“Enough,” the king said.
“She cares little about herself. Would give the shirt on her back to someone in need if she could. And she’s full of more humor and goodness and life than you or I will ever know.”
“That’s enough,” the king said between clenched teeth.
Shit. Shit. Had Zander thought Theron had fallen for the half-breed? The Argonaut hadn’t fallen. He’d dived in headfirst. Without—obviously—fucking thinking.
“Theron,” Zander cut in, trying to defuse the situation, even though he knew he was the last person in the universe who should. Cerek was the peacemaker, not him. “That’s it.”
Theron shot Zander a blistering look. “Fuck you, Zander.”
Whoa. The rage Zander struggled against every day bubbled up to explosive levels. Curling his fingers into his palms, he breathed deep and reminded himself Theron was his kin. And that he was hurting. Zander could identify with that, even if all it did was remind him what an idiotic fool he’d been once.
“I said, enough,” the king repeated firmly.
“Yeah, you know what?” Theron mocked, swinging his gaze back to the king. “I don’t think so.” He took a step closer to the foot of the bed. “Do you have any idea how she reacted when she found out she was half Argolean? She pitched in and helped the Misos—a race she knew nothing about. A race you told me didn’t exist. An offshoot of ours that’s been on the front lines battling the daemons, while we sat back and did nothing. Nothing! Do you know how many there are out there? How many have died? Been maimed?

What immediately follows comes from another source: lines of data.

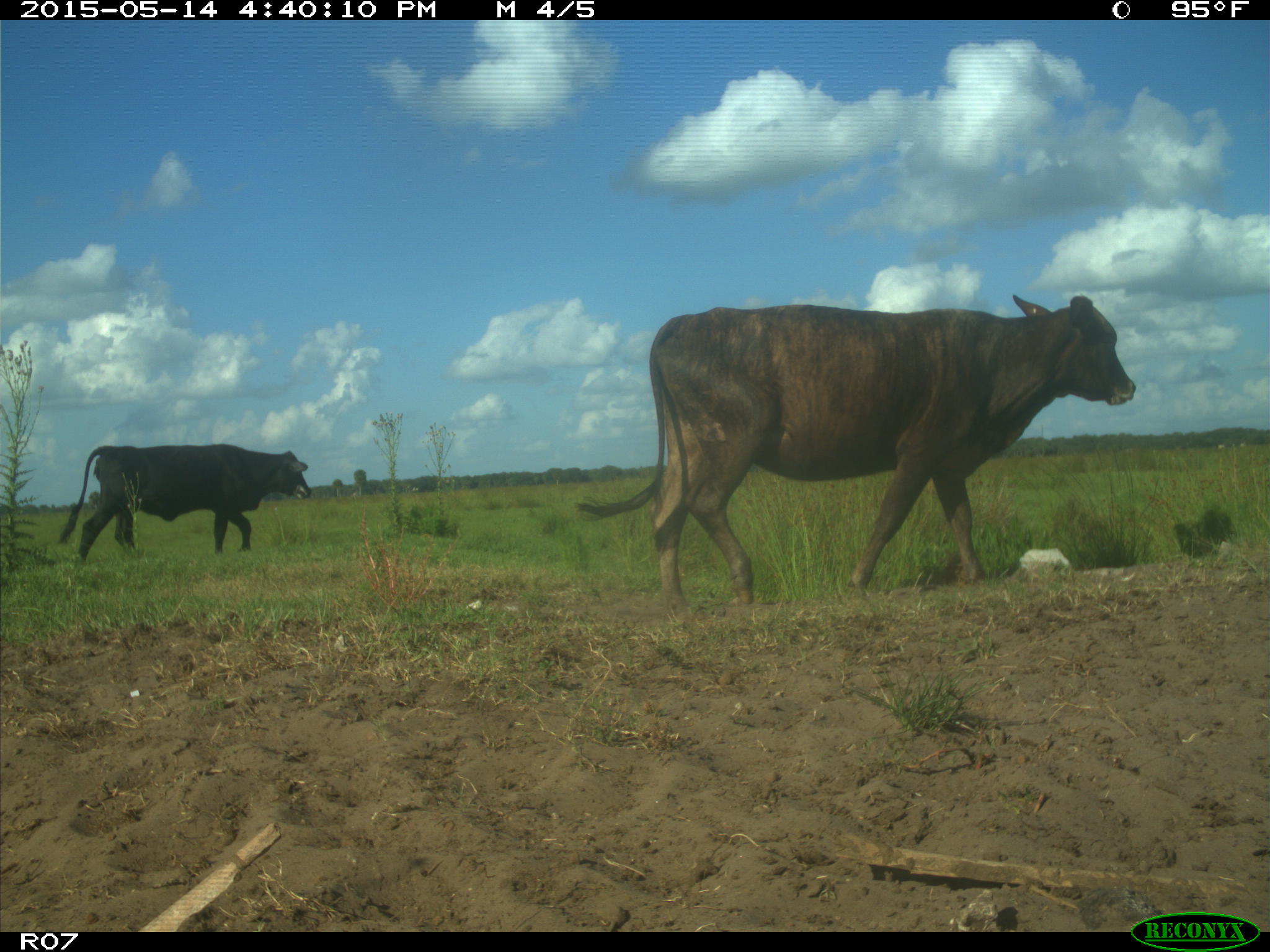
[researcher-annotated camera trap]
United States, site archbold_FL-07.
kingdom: Animalia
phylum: Chordata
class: Mammalia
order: Artiodactyla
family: Bovidae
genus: Bos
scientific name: Bos taurus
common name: domestic cow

What they’ve gone through because of you?”
The king didn’t answer, and Zander found himself staring at his kinsman, unable to believe that what he was hearing was true.

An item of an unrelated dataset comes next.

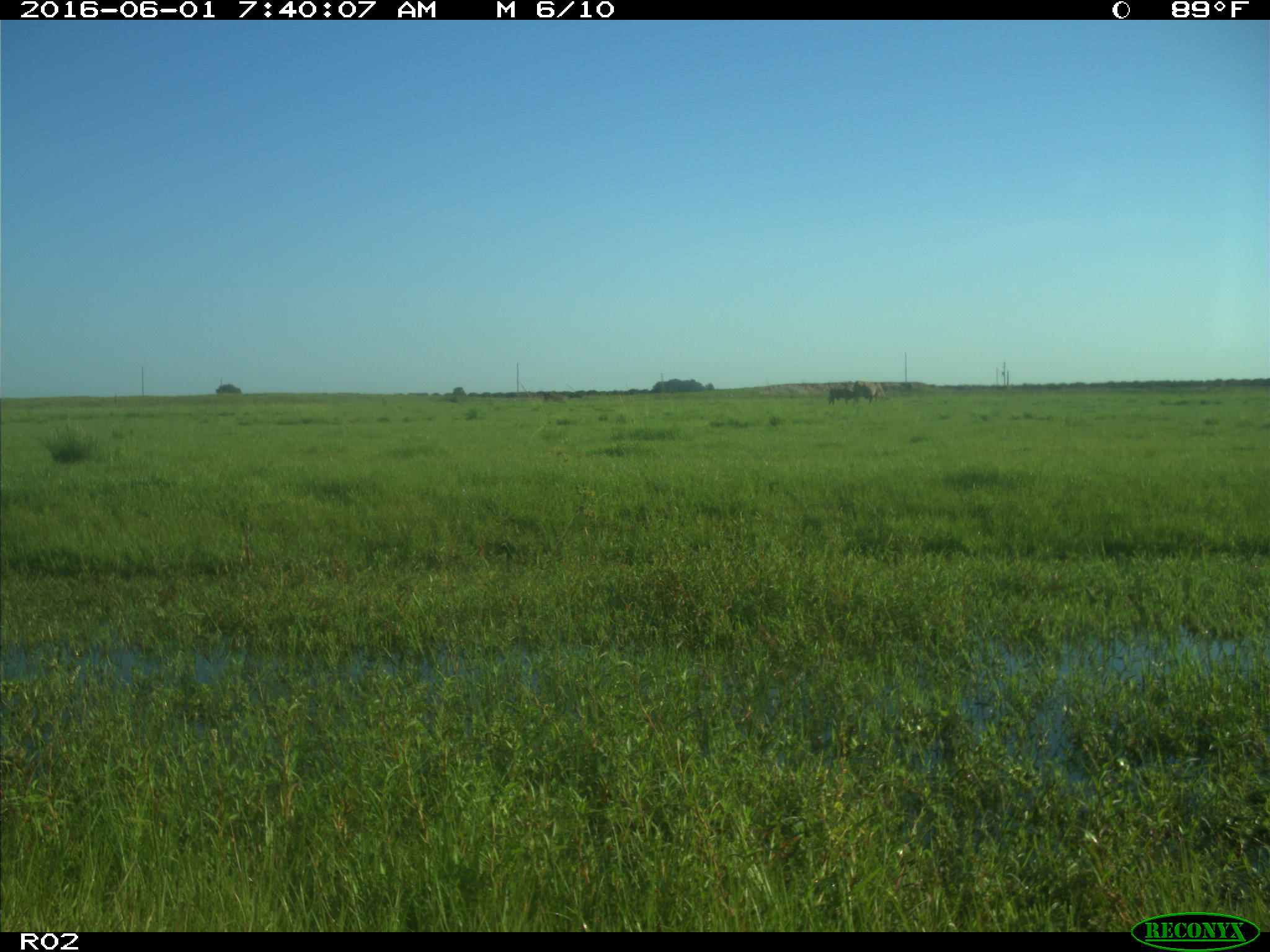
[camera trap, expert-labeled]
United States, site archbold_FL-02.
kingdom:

“Hundreds,” Theron said, eyes blazing. “In that colony alone. Thousands the world over.”
“Holy Hades,” Zander whispered.
“That is enough!” the king screamed.
The king was visibly shaken, and sweating from his old and wrinkled brow, but Theron didn’t back down. “If she knew why I brought her here, she’d probably sacrifice herself for you and your noble cause. Because that’s the selfless kind of person she is. But I won’t let her.”
For the first time, the king’s eyes lifted, and he squinted hard to see. “What did you say?”
“I said I won’t bring her within a mile of Isadora,” Theron said calmly. “Consider your prophecy null and void.”
Zander sucked in a breath.
The king’s face went ashen. “You do not know what you are saying. Isadora will die.”
Theron tipped his head. “And why does that concern you, Leo? Is it because you lose an heir to the throne in the deal or because she’s your daughter? Because as long as I’ve known you, you’ve cared for Isadora about as much as you care for the Misos. And we all know how much anyone outside these sacred walls matters to you.”
The king’s white face went beet red, and he struggled forward in bed. “You do not know of what you speak!”
“I speak the truth!”
In the silence that followed, Zander wasn’t sure what to do. Theron’s rage was so close to the surface, he was vibrating. And Zander didn’t put it past the Argonaut to cross the floor and hurl the old man against the wall. He understood that rage and need to annihilate. Hell, he lived with it daily. And he felt it now. From his friend. From himself. From the flickering image still lingering in his head of Callia brushing him off outside this very door and the unwanted emotions that action stirred inside.
“I’ve seen them,” Theron said, shaking his head. “I’ve seen what they’ve been through. And yet you did nothing. We did nothing! And now you want to set Atalanta free from Tartarus so you can truly start your precious war? Unleash the daemons? I won’t let you do that. I won’t let you kill one more person to make your twisted prophecy come true. Not even for Isadora. You can call on all the gods on Olympus to come to your aid, but know this now. I’ll never let you get near Acacia. I’ll die first.”
The king gasped. Theron turned for the door.
“Your father understood,” the king called at his back. “He had more honor in his right hand than you’ve got in your entire body.”
Theron’s fist hit the wall near the door so hard, it created a crater the size of a window. He pulled his arm from the rubble and glanced over his shoulder toward the king. “My father’s dead, you son of a bitch. And you can join him, for all I care.”
Theron stormed out of the room, leaving a seething tension in his wake. One that washed over Zander like a wave, pushing and pulling him in the current left behind. The bond he had with his forefather Achilles, with Theron, urged him to follow and say “Fuck you” to the world. But that part of him that struggled with what was right and what was expected of him rooted his feet in place.